■ Prompt: Rewrite the records below, substituting "the lens" for every occurrence of "the camera" and changing nothing else.
Material shown start
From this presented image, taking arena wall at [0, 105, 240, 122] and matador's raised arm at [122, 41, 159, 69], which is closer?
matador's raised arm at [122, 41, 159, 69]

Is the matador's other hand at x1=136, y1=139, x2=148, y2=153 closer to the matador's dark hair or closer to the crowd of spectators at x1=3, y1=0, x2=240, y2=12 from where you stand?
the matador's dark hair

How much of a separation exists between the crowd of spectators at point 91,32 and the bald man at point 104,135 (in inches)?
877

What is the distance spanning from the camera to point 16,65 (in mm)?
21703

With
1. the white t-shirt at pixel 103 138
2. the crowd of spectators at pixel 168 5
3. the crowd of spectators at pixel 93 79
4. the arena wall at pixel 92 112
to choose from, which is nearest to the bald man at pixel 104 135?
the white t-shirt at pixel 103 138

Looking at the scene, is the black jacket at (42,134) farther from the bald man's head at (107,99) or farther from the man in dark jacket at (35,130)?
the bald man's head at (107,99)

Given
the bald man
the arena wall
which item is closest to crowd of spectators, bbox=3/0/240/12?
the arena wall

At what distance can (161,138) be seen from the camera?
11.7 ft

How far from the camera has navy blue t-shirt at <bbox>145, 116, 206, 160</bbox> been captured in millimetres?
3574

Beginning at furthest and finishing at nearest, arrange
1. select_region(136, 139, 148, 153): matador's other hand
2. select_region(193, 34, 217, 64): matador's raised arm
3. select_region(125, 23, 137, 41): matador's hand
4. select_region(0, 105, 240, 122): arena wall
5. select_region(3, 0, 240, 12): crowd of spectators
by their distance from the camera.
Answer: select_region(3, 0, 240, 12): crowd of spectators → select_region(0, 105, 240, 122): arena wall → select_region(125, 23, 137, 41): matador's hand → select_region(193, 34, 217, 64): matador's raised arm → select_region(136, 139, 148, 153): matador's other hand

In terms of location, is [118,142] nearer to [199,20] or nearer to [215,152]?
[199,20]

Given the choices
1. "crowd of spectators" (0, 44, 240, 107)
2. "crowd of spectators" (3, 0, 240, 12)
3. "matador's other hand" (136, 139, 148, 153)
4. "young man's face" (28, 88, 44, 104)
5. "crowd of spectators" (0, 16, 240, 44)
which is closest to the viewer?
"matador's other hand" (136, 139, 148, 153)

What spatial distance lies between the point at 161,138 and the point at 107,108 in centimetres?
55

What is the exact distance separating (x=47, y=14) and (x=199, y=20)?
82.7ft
Material shown end
■ Result:
From this presented image, taking arena wall at [0, 105, 240, 122] and matador's raised arm at [122, 41, 159, 69], which is closer?
matador's raised arm at [122, 41, 159, 69]

Is the matador's other hand at x1=136, y1=139, x2=148, y2=153 closer to the matador's dark hair or closer to the crowd of spectators at x1=3, y1=0, x2=240, y2=12 from where you stand?
the matador's dark hair

How much of a separation exists between the crowd of spectators at point 91,32 and the bald man at point 104,135 (in inches)?
877

What is the distance spanning from the lens to point 16,65 (in mm)?
21703

With
1. the white t-shirt at pixel 103 138
2. the crowd of spectators at pixel 168 5
3. the crowd of spectators at pixel 93 79
4. the arena wall at pixel 92 112
to choose from, which is nearest to the bald man at pixel 104 135?
the white t-shirt at pixel 103 138

Looking at the scene, is the black jacket at (42,134) farther from the bald man's head at (107,99) or farther from the man in dark jacket at (35,130)?
the bald man's head at (107,99)

Given
the bald man
the arena wall
which item is closest to crowd of spectators, bbox=3/0/240/12?
the arena wall

At what distance can (161,138) be seen from the lens?
11.7 ft

How far from the lens has navy blue t-shirt at <bbox>145, 116, 206, 160</bbox> been captured in millimetres?
3574

Beginning at furthest and finishing at nearest, arrange
1. select_region(136, 139, 148, 153): matador's other hand
2. select_region(193, 34, 217, 64): matador's raised arm
3. select_region(125, 23, 137, 41): matador's hand
4. select_region(0, 105, 240, 122): arena wall
5. select_region(3, 0, 240, 12): crowd of spectators
by their distance from the lens.
Answer: select_region(3, 0, 240, 12): crowd of spectators → select_region(0, 105, 240, 122): arena wall → select_region(125, 23, 137, 41): matador's hand → select_region(193, 34, 217, 64): matador's raised arm → select_region(136, 139, 148, 153): matador's other hand

In terms of location, is [118,142] nearer to [199,20] or nearer to [215,152]?
[199,20]

Given the choices
1. "crowd of spectators" (0, 44, 240, 107)
2. "crowd of spectators" (3, 0, 240, 12)
3. "matador's other hand" (136, 139, 148, 153)
4. "young man's face" (28, 88, 44, 104)
5. "crowd of spectators" (0, 16, 240, 44)
which is closest to the viewer?
"matador's other hand" (136, 139, 148, 153)

What spatial distance lies between the point at 161,138 and the point at 107,108 in centimetres?
55

What is the exact distance separating (x=47, y=14) and (x=199, y=20)?
82.7ft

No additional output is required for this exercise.